Re: GM denies Vauxhall job cuts

newtoybox wrote:

Possibly the biggest cost reductions and efficiencies to be achieved by Vauxhall/Opel will be the elimination of "Management Charges" imposed by Detroit and with luck a culling of excess management generally.

indeed. And yesterday we finally got to see - at the Opel Treuhand press conference in Berlin - GM's main man in this whole Opel/Vauxhall negotiation, Mr John Smith. Dear, dear, a small, balding, tired-eyed, weak-voiced, obviously mono-lingual nothingness of a man. What gives with large corporations with businesses in other countries not at the very least requiring their people to be fluent in that country's lingo and have some gravitas and public relations presence? If Mr Smith was one of GM's finest - must have been if he was thee point man of GM facing off to Merkel & Co. - then it explains a lot why GM was and still is a company unworthy of commercial success and this conversely bodes well for Opel and perhaps Vauxhall's future outside of a majority-owned by GM group, run by passionate car people with commercial skills and ability to move amongst markets/countries effortlessly. A culture that values skills and qualifications over short-term money-making returns for the top few, will in the end prevail.
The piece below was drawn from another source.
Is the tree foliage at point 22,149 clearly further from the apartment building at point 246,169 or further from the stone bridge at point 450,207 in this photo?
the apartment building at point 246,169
Angela Merkel herself sets the example for this with her fluency in English, Russian and French plus her doctorate in physics.

newtoybox 11 September 2009

Re: GM denies Vauxhall job cuts

Possibly the biggest cost reductions and efficiencies to be achieved by Vauxhall/Opel will be the elimination of "Management Charges" imposed by Detroit and with luck a culling of excess management generally.

voyager12 11 September 2009

Re: GM denies Vauxhall job cuts

GM should have a 'little extra' to become involved again with Ellesmere Port. For instance, some sort of public private partnership that focuses on personal mobility and car travel in the near future, rather than manufacturing cars and saving jobs. That's what every automaker does and that's way too defensive to make it nowadays. Extraordinary circumstances require exceptional initiatives and ideas.